▶ [Consigne]:
D'après l'extrait sur Abdelaziz Bouteflika, pendant combien d'années celui-ci a-t-il exercé le pouvoir selon Benjamin Stora ?

▶ [Passage fourni]:
......

Benjamin Stora : Abdelaziz Bouteflika n'a pas été qu'une simple marionnette, il a représenté un symbole dans l'histoire de l'Algérie contemporaine. Il n'a pas exercé le pouvoir pendant 20 ans, mais pendant 35 ans car il a été un important ministre des Affaires étrangères après la indépendance de 1962 et le coup d'État de 1965.

"Il a été celui qui a installé Alger comme la Mecque des révolutionnaires et il a été celui qui a, aux yeux des Algériens, permis de sortir de la guerre civile terrible qui a secoué ce pays."

Benjamin Stora

à franceinfo

Par conséquent, c'est un homme qui disposait d'un capital symbolique considérable. Il a cherché ensuite, en arrivant au pouvoir, à réduire les prérogatives de l'armée qui tient le pouvoir en Algérie depuis très longtemps et c'est cette conflictualité qui a abouti à sa marginalisation politique avant même qu'il ne tombe malade.

Peut-on dire que l'armée a toujours conservé la main sur le pays ?

......

▶ [Données enregistrées]:

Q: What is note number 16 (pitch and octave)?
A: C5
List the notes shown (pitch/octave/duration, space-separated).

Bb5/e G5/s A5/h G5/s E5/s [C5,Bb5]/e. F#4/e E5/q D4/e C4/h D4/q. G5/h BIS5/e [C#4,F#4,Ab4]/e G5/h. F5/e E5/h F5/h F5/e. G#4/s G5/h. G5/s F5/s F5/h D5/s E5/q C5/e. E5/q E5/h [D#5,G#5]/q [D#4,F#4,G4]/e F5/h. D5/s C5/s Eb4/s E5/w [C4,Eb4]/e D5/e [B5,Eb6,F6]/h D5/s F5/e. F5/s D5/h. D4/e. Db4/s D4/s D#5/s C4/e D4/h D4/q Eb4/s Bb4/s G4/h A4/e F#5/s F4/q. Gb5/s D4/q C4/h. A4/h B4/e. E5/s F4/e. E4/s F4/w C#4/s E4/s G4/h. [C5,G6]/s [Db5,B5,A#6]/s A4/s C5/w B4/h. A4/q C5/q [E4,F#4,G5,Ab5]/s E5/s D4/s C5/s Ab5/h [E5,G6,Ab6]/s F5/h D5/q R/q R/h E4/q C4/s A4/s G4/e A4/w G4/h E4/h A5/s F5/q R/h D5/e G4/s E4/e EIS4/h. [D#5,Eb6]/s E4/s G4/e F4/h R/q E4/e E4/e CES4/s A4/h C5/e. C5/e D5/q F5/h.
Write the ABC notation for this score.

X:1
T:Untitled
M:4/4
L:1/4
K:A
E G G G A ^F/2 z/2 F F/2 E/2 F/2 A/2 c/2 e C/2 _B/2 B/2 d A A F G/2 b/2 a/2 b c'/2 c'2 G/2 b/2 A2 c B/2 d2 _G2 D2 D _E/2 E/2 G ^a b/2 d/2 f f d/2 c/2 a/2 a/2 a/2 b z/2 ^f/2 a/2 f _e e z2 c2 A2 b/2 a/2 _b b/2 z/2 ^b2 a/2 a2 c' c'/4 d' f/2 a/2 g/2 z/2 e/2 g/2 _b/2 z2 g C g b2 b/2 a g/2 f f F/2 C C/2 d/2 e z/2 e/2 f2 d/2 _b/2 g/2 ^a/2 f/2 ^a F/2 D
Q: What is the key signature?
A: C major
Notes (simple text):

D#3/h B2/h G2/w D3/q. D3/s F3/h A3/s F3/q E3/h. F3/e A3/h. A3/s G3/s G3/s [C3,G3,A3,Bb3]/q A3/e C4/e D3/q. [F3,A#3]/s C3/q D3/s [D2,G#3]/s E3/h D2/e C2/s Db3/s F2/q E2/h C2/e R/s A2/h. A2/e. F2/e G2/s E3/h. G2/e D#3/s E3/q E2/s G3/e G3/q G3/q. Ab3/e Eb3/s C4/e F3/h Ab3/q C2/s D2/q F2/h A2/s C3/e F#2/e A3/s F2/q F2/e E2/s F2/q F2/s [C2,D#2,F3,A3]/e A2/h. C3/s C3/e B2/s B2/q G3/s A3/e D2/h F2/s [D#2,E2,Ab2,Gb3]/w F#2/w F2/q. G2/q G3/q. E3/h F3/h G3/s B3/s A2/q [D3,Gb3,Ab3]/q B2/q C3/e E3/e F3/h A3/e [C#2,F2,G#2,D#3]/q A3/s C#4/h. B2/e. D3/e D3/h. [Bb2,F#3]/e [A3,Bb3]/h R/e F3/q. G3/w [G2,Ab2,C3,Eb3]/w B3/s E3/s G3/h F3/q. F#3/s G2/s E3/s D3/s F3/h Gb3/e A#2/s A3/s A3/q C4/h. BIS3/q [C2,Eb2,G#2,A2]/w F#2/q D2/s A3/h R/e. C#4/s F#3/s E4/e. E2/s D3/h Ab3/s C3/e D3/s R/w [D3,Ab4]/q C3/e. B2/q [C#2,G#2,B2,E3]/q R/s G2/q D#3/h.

......

▶ [Réponse obtenue]:
Pendant 35 ans.